INDIANAPOLIS, May 22, 2002 (BW HealthWire) -- Patients can control and even reverse treatment-related weight gain by making simple lifestyle changes, according to data presented today at the 155th annual American Psychiatric Association (APA) meeting in Philadelphia, PA. These results support a growing body of evidence showing that this patient population can often effectively implement weight management strategies.

"Managing weight gain is a challenge for many Americans, especially those with severe and persistent mental illness, who often lack healthy lifestyle habits or have limited income," said Franca Centorrino, MD, director, Bipolar and Psychotic Disorders Outpatient Services, McLean Hospital, Harvard Medical School. "By designing our program specifically for the needs of people with mental illness, we have shown that with the right counseling and choices, patients can manage weight gain."

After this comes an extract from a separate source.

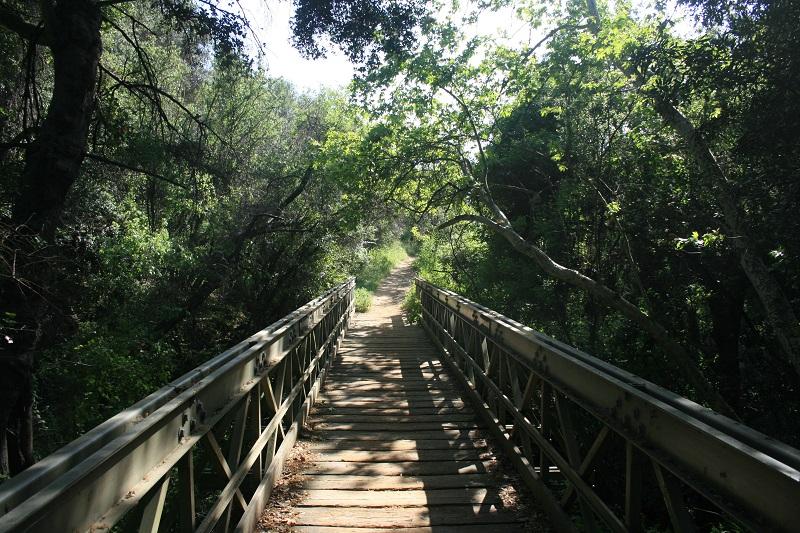 Bridge on the Viewridge Trail, Santa Monica Mountains, CA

Simple Lifestyle Modifications Lead to Weight Loss

Dr. Centorrino presented results of her study, which showed patients who participated in a weight management program experienced a decrease in body mass index (BMI) and weight as well as general cardiac health benefits.

The 24-week study examined the benefits of lifestyle interventions in 17 subjects with a diagnosis of schizophrenia or schizoaffective disorder. When they entered the study, patients were taking olanzapine (n=4), risperidone (n=2), clozapine (n=10) or ziprasidone (n=1). Baseline body mass index (BMI) averaged 36.6 (231.4 pounds) and each patient had gained at least 10 pounds while on antipsychotic therapy.

The group participated in weekly dietary counseling and twice-weekly group exercise, which included using a treadmill, step machine, bike or rowing machine. Options for subjects on limited budgets included walking, recreational games and strength training at home. Changes in weight and appetite were monitored weekly. Mental status, quality of life and side effects were assessed monthly.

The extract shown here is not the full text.